Putting Public Health First

By Joshua Beltran, Research Assistant, Center for Health Equity Engagement Education and Research

Atenas, Costa Rica

A recent article in The New Yorker, titled “Costa Ricans Live Longer Than We Do. What’s the Secret?“, showcases the benefits of prioritizing public health. These benefits including both healthier communities and lower health care costs, the article goes as far to say that Costa Rica “spends less than we do on health care and gets better results.” A statement which should not be taken lightly. In fact, poignant statements highlighting Costa Rica’s community health improvements, via bolstering public health efforts, over the past few decades are littered throughout the article. The article can be viewed as a redemption tale of how a country that had high infant-mortality and low life expectancy improved these aspects beyond other countries with higher national income and GDP by incorporating better public health practices. Costa Rica’s public health efforts aren’t simply a matter of how much money they spent but more importantly what they spent it on, a sentiment that resonates with me in regard to public spending in America. The article explains that “In this early period, the country spent more of its G.D.P. on the health of its people than did other countries of similar income levels—and, indeed, more than some richer ones.” The Costa Rican government focused on “the most readily preventable kinds of death and disability.” Their Ministry of Health aim was in preventing infectious-disease outbreaks, malnutrition, toxic hazards, sanitary problems, and the like. Many systems were put in place such as health units directing pregnant women to prenatal care and delivery in hospitals, nutritional programs to combat malnutrition and reduce underweight births, sanitation and vaccination campaigns to contain infectious diseases, all of which would lead to lower infant-mortality rates and higher life expectancy. These changes were not instant, in fact, they required decades to come to almost full fruition.

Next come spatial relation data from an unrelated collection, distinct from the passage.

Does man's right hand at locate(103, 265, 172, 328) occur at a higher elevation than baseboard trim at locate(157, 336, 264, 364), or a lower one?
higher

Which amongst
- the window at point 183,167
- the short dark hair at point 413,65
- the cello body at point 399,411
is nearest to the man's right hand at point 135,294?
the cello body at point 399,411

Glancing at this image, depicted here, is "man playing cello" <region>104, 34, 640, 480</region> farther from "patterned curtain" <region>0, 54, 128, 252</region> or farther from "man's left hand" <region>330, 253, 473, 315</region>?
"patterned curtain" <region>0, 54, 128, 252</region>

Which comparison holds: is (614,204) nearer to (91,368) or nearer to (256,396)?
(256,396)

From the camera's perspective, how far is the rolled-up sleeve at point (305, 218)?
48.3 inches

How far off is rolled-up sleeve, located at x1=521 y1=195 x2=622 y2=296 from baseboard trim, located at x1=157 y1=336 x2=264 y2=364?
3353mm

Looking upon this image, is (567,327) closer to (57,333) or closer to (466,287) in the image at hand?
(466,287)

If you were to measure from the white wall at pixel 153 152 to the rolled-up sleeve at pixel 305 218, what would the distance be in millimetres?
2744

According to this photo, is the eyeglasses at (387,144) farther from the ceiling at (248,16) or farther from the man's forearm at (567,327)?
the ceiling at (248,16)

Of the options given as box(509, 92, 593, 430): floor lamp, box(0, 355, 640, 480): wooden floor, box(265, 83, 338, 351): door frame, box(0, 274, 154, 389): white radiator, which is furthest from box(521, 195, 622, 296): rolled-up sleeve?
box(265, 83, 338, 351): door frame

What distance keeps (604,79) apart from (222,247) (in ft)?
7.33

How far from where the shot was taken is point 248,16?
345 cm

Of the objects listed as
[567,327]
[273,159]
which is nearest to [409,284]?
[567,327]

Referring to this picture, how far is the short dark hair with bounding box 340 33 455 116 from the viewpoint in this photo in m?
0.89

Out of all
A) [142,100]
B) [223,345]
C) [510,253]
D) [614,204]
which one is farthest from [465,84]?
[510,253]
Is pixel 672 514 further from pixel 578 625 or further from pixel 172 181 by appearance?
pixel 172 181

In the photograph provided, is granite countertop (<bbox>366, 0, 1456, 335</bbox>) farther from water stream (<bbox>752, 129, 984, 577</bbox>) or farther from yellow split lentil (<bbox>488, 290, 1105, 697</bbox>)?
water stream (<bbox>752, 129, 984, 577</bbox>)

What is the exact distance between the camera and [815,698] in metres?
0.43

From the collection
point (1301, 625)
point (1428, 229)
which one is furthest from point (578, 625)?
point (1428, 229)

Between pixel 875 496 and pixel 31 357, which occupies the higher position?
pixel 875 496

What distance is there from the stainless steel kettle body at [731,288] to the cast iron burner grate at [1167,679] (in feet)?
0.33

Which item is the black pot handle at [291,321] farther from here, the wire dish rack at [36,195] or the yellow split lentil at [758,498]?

Álvaro Salas, courtesy of The New Yorker

However, I believe they have built something sustainable and so does Alvaro Salas, a Costa Rican native from the city of Atenas, who is the main focal point of the article and whose personal experience adds context and weight to these health advancements. These advancements aren’t something that are only applicable to issues rooted in the past but have implications on current health issues, most notably, the COVID-19 pandemic. Salas postures that “If we were oriented toward public health, we would have been in touch with all our patients, if not everyone in the communities we serve, to schedule appointments for vaccination against the coronavirus, the No. 3 killer in the past year. We would have coordinated with public-health officials to prevent cardiovascular disease, the No. 1 killer, by jointly taking aim at high blood pressure and cholesterol, smoking, and dietary salt intake. We would have made a priority of preventing disease, rather than just treating it.” I want to avoid further spoiling of the article because I feel it is a worthwhile read that adds perspective to the way public health needs are addressed, with that I want to provide one last excerpt that had an impact on me, “Across all age cohorts, the country’s increase in health has far outpaced its increase in wealth. Although Costa Rica’s per-capita income is a sixth that of the United States—and its per-capita health-care costs are a fraction of ours—life expectancy there is approaching eighty-one years. In the United States, life expectancy peaked at just under seventy-nine years, in 2014, and has declined since.”